Mayor Zimmer sent a Nixle on the $8.5-10 million Hoboken owes to Suez Water.  Yet in over 1,000 words the word “debt” never appears.  Google defines debt as “something, typically money, that is owed or due.” There has been some nervous muddying from City Hall about whether the money is currently due, but there have been no claims that it is not owed.  While City Hall has kept it pretty quiet, Hoboken does, in fact, owe $8.5-10 million to Suez, and Mayor Zimmer has known about it for years.

But I can understand why she didn’t say so.  Admitting keeping an $8.5-10 million obligation secret raises uncomfortable questions: 1) How long did the Mayor know about this debt?  The Nixle alert says 2 years, at the last council meeting they said 4 years, and the reality is anyone’s guess.  2) Who knew, and when? Did city auditor Steve Wielkotz know? At the council meeting he said he didn’t, but the Nixle raises questions when it says “accountants” did. Which accountants? Which Council members knew before July? I know Cunningham, DeFusco, Fisher, and Giattino have said they knew nothing, and I think Russo and Ramos said so too, but I’m not sure on the rest.  
Even Councilman Ravi Bhalla would be expected to answer – recusing yourself from a vote doesn’t mean you don’t have to answer to the public. And what about the Mayor’s former chief of staff, now manager of the Bhalla campaign? It’s kind of hard to believe the chief of staff didn’t know. 3) Was this debt disclosed in the annual audits, and in recent bond offering statements? My strong suspicion is no. Was it required to be? I think it extremely likely.  If some credible professional said it was ok to leave it out – as Mayor Zimmer implies in her Nixle – who were they, did they put those opinions in writing at the time, and why haven’t we seen the proof? It’s no wonder Mayor Zimmer is publically second guessing herself for going public on this before the election.

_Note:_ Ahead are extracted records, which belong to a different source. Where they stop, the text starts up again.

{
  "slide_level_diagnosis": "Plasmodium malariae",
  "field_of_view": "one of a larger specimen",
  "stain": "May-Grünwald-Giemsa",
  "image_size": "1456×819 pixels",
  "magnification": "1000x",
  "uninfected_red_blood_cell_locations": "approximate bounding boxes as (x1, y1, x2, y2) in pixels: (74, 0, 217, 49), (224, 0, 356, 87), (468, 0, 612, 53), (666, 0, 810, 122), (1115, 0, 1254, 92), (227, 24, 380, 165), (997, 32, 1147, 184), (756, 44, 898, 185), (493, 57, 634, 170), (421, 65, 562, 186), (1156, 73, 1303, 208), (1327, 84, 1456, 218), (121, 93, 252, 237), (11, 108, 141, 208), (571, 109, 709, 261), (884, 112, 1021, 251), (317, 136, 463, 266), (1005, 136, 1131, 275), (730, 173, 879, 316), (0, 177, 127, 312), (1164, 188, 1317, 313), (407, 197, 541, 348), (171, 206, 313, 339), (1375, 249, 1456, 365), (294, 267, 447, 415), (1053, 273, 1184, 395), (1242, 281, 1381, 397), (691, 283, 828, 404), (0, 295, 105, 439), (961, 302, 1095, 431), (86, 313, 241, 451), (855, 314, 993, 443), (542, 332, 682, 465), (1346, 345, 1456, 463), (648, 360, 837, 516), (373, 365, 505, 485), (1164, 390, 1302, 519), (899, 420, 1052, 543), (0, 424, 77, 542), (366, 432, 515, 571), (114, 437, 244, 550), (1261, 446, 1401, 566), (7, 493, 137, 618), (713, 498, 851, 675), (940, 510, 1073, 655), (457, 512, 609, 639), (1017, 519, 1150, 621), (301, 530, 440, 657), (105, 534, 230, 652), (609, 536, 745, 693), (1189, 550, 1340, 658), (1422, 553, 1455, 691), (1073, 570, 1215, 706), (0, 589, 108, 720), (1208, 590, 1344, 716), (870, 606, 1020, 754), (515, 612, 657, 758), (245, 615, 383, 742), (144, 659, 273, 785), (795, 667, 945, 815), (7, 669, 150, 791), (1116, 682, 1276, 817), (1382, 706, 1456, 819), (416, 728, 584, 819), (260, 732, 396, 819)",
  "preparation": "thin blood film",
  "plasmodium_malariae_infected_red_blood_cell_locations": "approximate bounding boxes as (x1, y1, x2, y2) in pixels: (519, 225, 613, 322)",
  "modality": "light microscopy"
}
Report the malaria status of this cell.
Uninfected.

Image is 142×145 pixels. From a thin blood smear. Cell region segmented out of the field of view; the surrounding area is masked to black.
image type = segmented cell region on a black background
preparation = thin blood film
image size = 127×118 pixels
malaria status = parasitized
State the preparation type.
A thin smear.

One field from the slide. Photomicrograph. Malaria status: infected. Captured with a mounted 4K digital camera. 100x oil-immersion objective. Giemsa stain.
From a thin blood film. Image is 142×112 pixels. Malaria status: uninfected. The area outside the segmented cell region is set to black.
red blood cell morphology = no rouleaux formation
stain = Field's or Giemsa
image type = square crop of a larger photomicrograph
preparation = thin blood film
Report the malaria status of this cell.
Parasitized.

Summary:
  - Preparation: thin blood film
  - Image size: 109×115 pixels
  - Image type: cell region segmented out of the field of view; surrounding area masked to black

Does any of this matter? I think it does.  If “reform” means anything it means talking openly and honestly about what’s going on in City Hall.  Despite what has been implied, no $8.5-10 million forgiveness is coming, there is no Santa Claus, and even though you can refinance your mortgage – or your water bill – you still end up owing the money.  Why does this matter? Because when our elected leaders start hiding financial realities they invariably end by doing deeply damaging things as they struggle to avoid disclosure.  About 17 years ago a past administration put short term priorities over long term fiscal health and signed the awful water deal that haunts Hoboken now.  Had the facts not come out it could easily have happened again. Slow down. Get the facts. We’ve owed the money for years, we’ll still owe it in January.  Let the next Mayor and Council decide. They, and we, will have to live with those decisions.

Michael Lenz


Talking Ed Note: The gnashing of teeth at Sybil's Cave lacking a logical counter to Councilman Michael Lenz says all you need to know about the fear and panic the Suez debacle besets the Bhalla campaign.

The political decision to bury the debt of millions exploding in the Suez water contract since 2014 by rolling it into a new Suez contract extension is a standard Soprano State trick politicians use to bury mistakes in the hope the public doesn't ask questions.

The City Council sought a closed session briefing at its prior meeting with the city auditor and the financial analysis underlying the proposed contract extension. They were denied by the Zimmer administration. Is it to protect Councilman Ravi Bhalla and his conflicts heading into the election?